Segment Start: Provided material

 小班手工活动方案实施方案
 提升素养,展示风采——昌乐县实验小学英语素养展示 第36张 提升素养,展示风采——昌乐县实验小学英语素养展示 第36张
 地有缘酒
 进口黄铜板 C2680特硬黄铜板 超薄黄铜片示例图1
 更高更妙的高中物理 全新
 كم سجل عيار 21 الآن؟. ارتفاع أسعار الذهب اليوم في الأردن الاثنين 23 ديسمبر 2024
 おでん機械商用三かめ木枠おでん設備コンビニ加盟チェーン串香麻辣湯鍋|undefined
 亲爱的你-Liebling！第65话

Segment End: Provided material
Segment Start: Provided material

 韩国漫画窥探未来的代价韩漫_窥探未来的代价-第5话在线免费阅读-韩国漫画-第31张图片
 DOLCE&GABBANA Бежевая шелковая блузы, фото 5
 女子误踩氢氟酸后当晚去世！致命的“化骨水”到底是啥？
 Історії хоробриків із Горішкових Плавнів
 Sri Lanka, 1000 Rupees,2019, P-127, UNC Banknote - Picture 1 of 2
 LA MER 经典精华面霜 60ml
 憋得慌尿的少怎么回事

Segment End: Provided material

=== What is required ===
Could you retype the listing from the line containing "小班手工活动方案实施方案" through the line containing "亲爱的你-Liebling！第65话", both included, with every character unchanged?

=== Worked solution ===
 小班手工活动方案实施方案
 提升素养,展示风采——昌乐县实验小学英语素养展示 第36张 提升素养,展示风采——昌乐县实验小学英语素养展示 第36张
 地有缘酒
 进口黄铜板 C2680特硬黄铜板 超薄黄铜片示例图1
 更高更妙的高中物理 全新
 كم سجل عيار 21 الآن؟. ارتفاع أسعار الذهب اليوم في الأردن الاثنين 23 ديسمبر 2024
 おでん機械商用三かめ木枠おでん設備コンビニ加盟チェーン串香麻辣湯鍋|undefined
 亲爱的你-Liebling！第65话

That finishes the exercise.